* _Task to carry out_
Please print, exactly, only the lines in the entries below from the line that has "would be bad." through the line that has "I'm Not Broken, I'm". Pictures don't go in.

===== Extracted entries

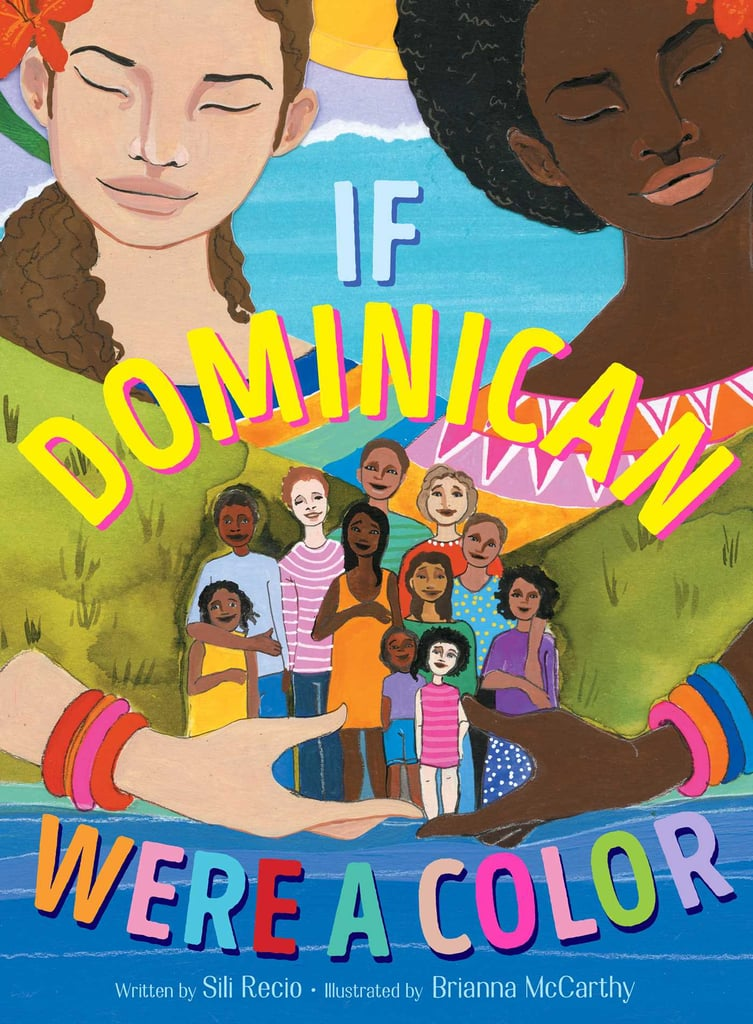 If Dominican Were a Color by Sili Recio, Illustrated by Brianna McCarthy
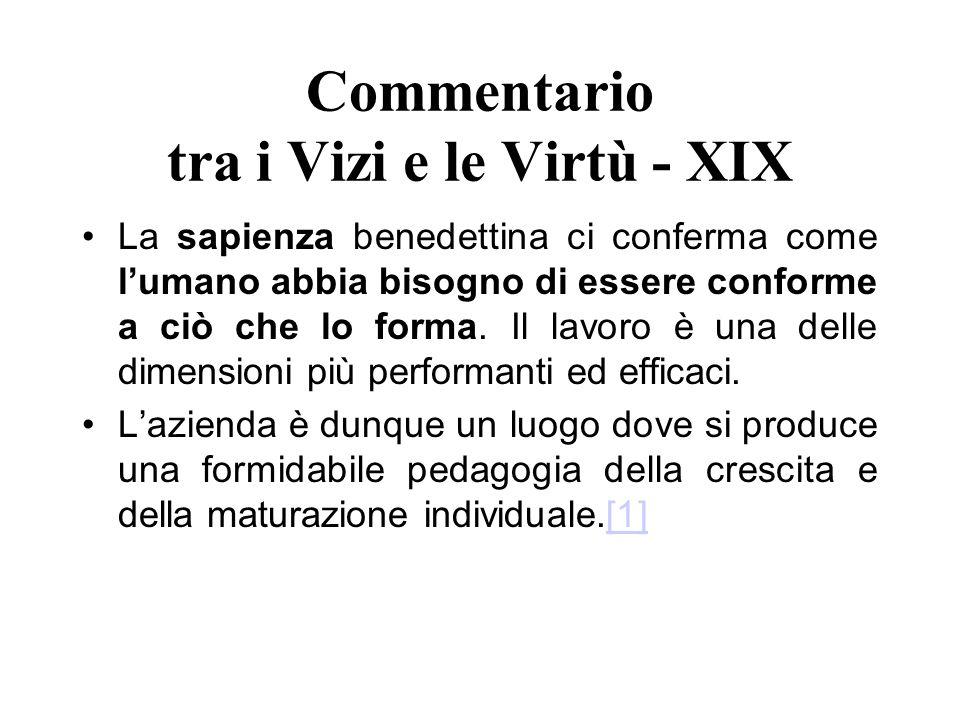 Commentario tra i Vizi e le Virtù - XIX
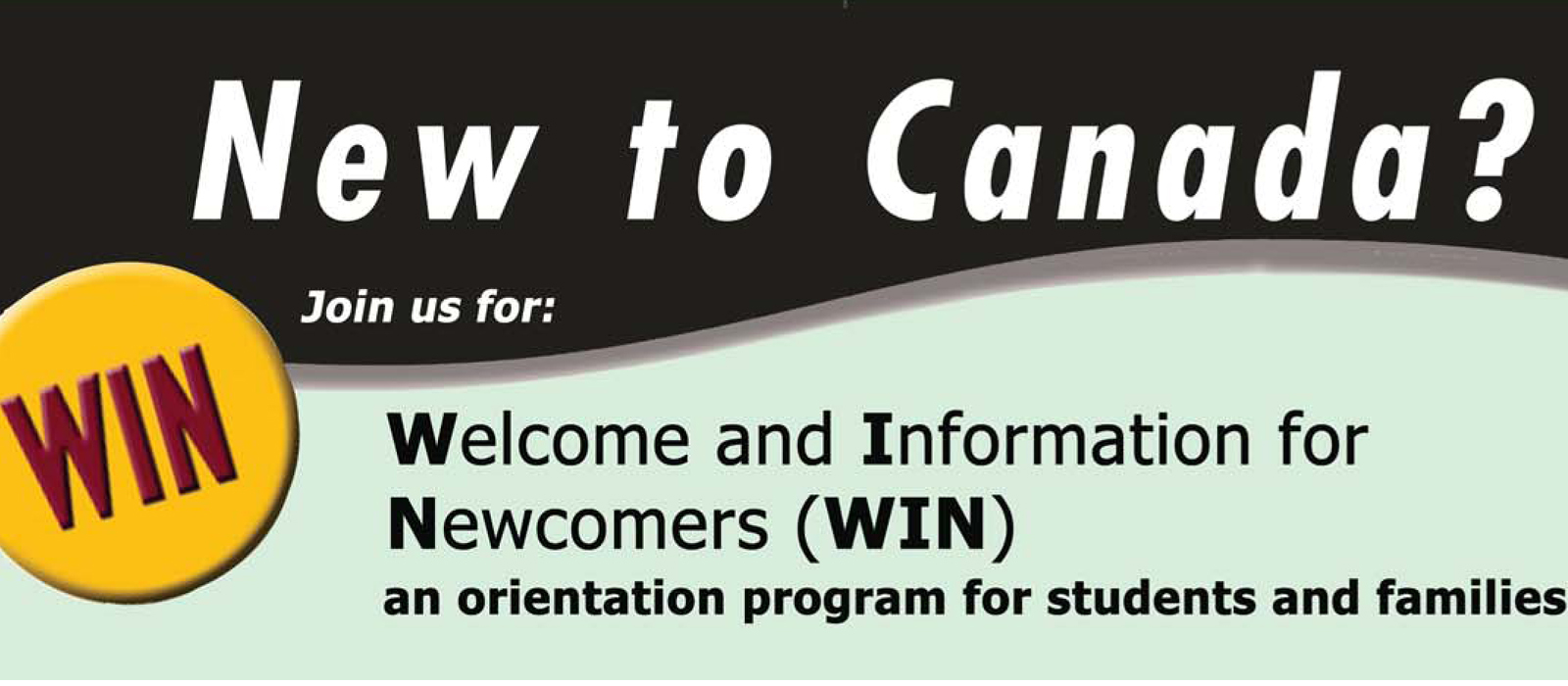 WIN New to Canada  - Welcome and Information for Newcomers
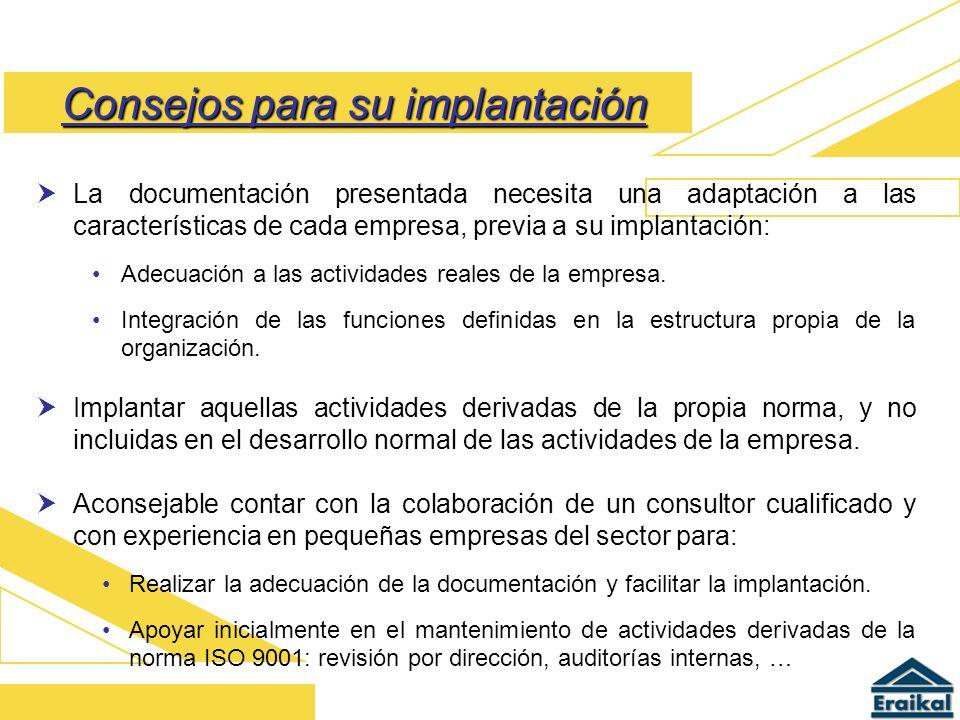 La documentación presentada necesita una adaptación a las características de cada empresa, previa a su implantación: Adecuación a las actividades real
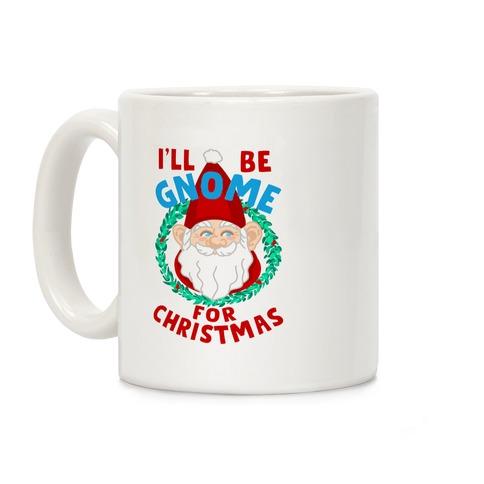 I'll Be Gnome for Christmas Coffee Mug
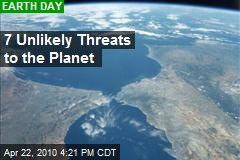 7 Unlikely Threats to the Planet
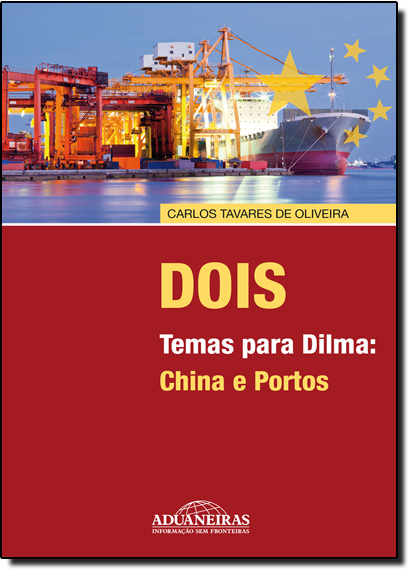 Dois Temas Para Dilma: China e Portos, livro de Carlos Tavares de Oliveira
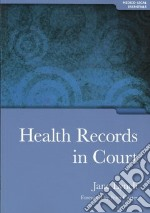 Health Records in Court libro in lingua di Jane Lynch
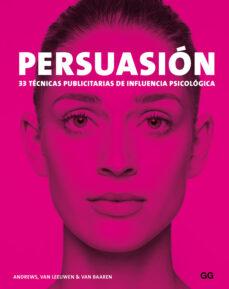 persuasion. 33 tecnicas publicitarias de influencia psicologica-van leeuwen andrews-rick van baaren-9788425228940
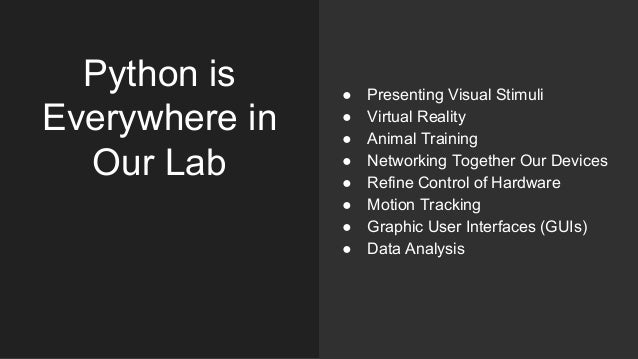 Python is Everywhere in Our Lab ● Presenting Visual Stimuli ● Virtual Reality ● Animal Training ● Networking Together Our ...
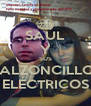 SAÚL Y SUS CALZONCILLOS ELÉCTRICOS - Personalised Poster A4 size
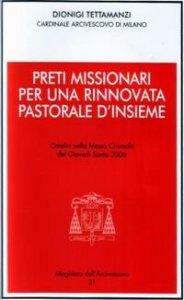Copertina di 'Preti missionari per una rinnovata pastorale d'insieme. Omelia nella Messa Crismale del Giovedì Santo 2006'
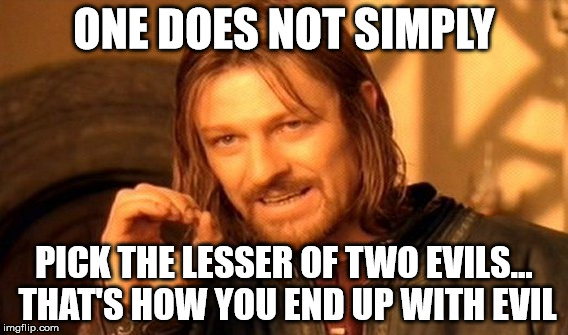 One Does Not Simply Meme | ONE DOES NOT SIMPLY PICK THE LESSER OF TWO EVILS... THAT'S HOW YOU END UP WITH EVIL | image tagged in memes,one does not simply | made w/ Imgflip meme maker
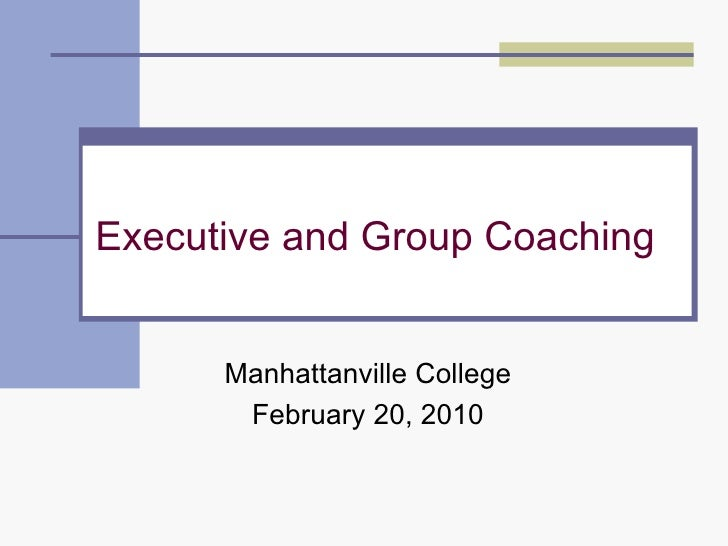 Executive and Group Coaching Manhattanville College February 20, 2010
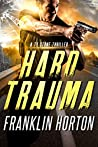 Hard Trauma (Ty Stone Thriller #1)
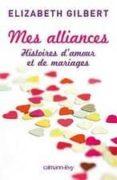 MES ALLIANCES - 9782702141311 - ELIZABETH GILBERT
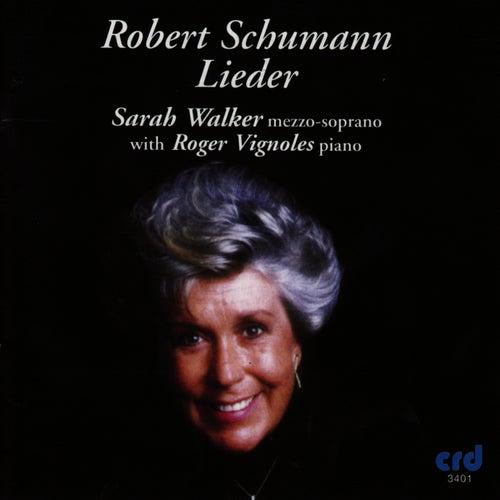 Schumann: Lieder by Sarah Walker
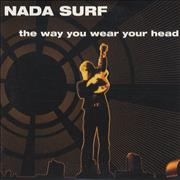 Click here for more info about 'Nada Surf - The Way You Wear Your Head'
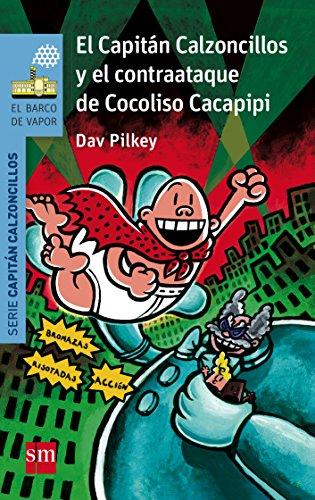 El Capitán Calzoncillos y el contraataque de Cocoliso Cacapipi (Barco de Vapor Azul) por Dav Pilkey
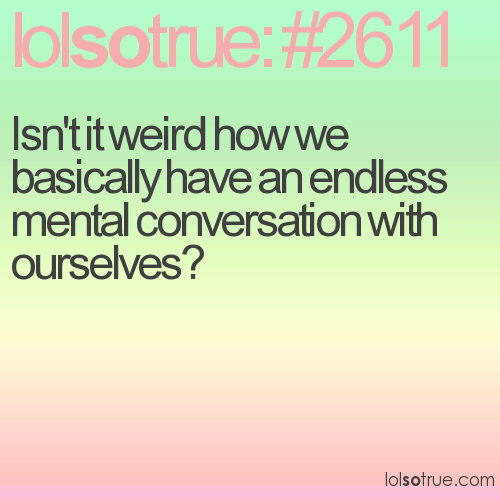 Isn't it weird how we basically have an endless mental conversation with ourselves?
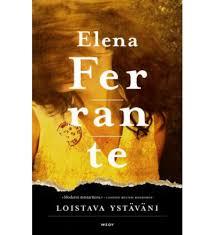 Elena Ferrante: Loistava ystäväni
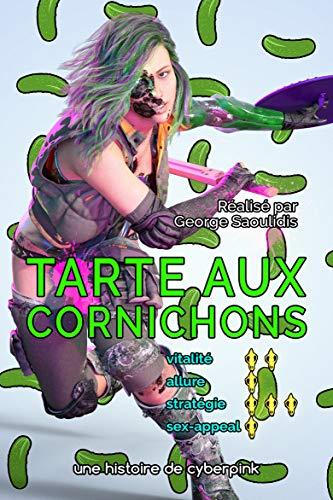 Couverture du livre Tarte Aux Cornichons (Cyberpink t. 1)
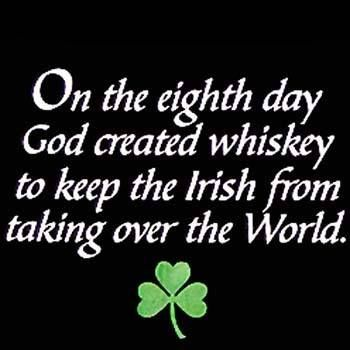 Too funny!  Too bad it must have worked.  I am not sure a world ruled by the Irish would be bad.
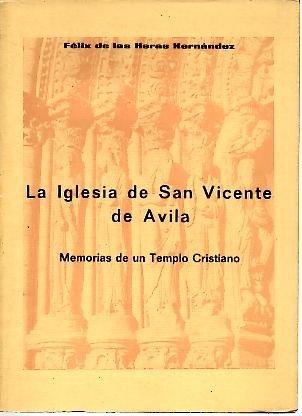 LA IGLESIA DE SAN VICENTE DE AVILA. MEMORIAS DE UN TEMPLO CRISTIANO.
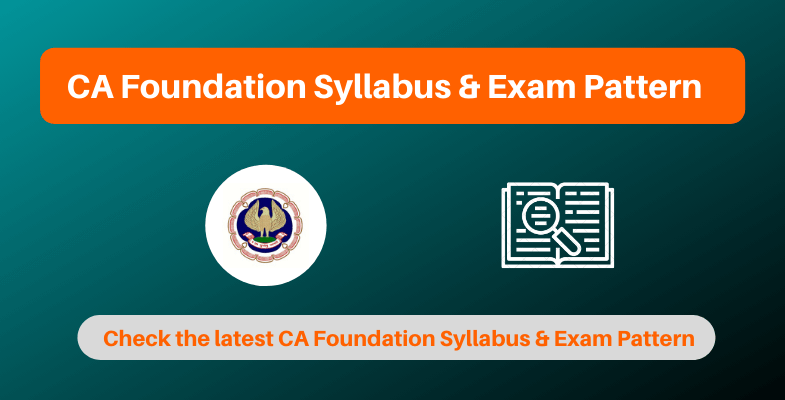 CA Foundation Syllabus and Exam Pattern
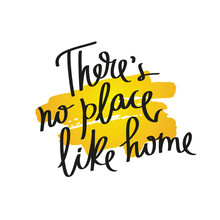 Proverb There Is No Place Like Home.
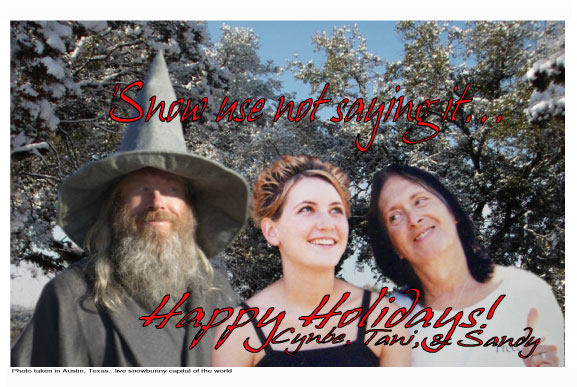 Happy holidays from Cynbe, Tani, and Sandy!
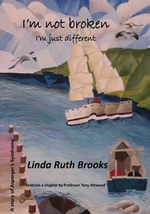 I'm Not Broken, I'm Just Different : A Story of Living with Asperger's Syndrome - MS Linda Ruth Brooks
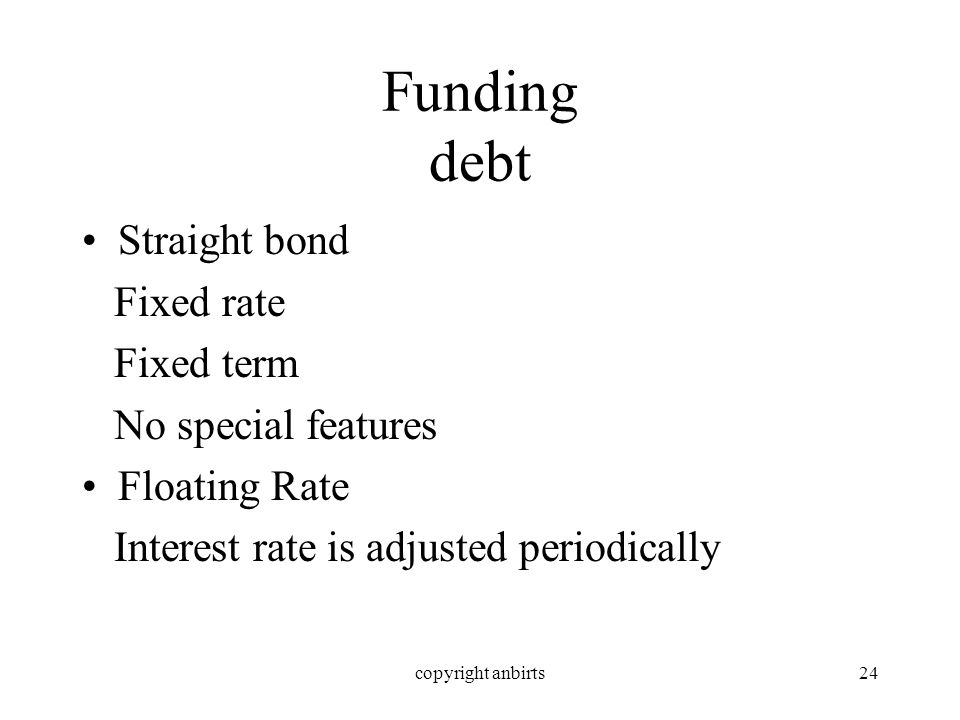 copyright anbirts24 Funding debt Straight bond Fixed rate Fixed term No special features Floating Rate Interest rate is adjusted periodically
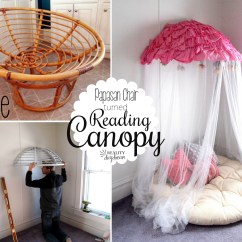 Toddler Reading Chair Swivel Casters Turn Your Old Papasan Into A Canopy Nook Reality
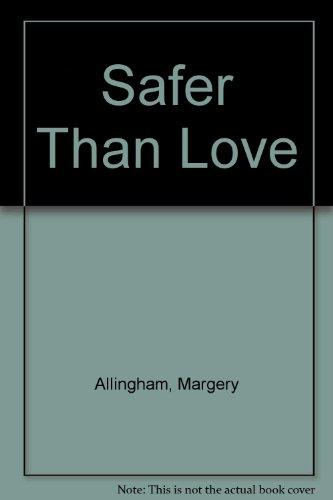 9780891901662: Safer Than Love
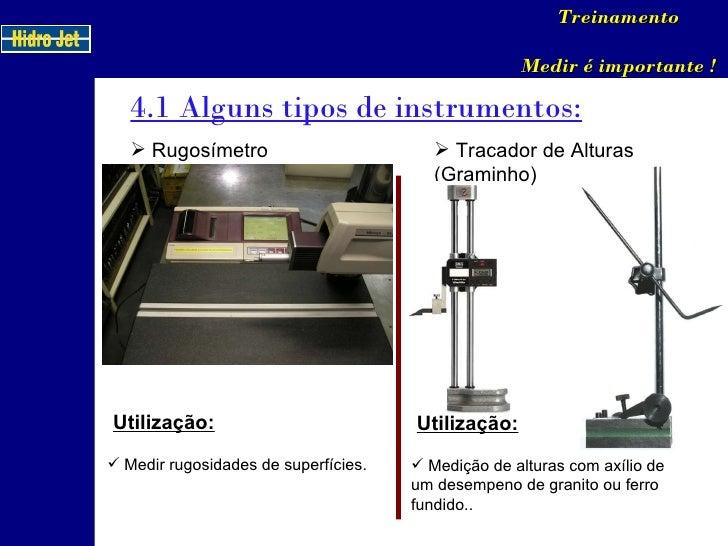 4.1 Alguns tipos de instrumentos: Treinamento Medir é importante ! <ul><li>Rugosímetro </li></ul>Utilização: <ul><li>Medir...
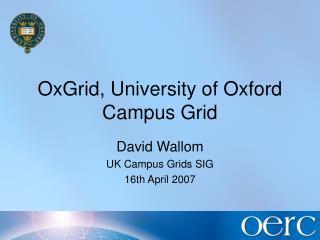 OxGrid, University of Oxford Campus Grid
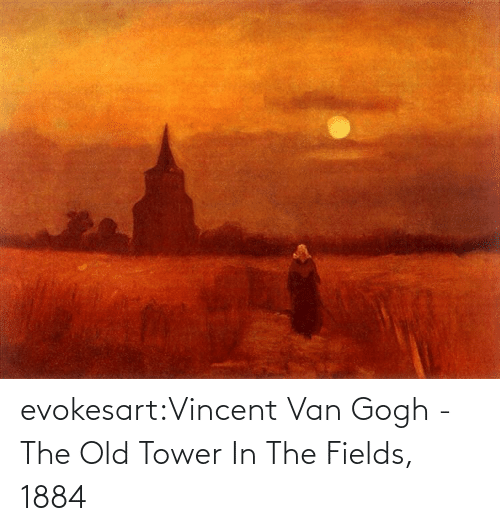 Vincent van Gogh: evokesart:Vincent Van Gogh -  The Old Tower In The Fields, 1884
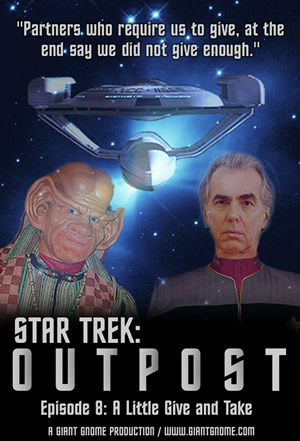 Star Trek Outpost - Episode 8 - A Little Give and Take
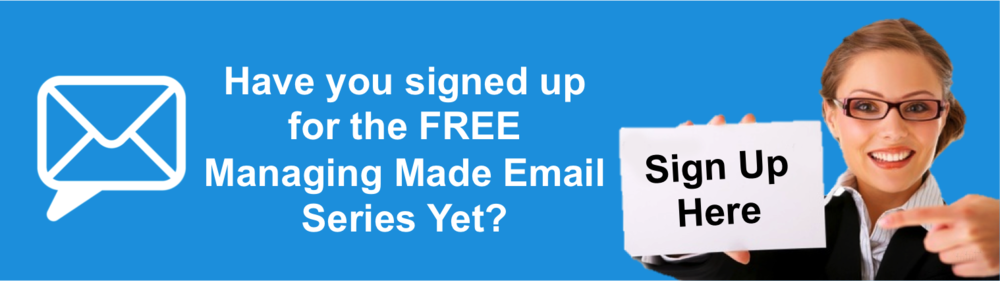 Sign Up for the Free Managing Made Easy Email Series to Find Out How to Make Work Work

==========

* _Exercise response_
 Too funny!  Too bad it must have worked.  I am not sure a world ruled by the Irish would be bad.
 LA IGLESIA DE SAN VICENTE DE AVILA. MEMORIAS DE UN TEMPLO CRISTIANO.
 CA Foundation Syllabus and Exam Pattern
 Proverb There Is No Place Like Home.
 Happy holidays from Cynbe, Tani, and Sandy!
 I'm Not Broken, I'm Just Different : A Story of Living with Asperger's Syndrome - MS Linda Ruth Brooks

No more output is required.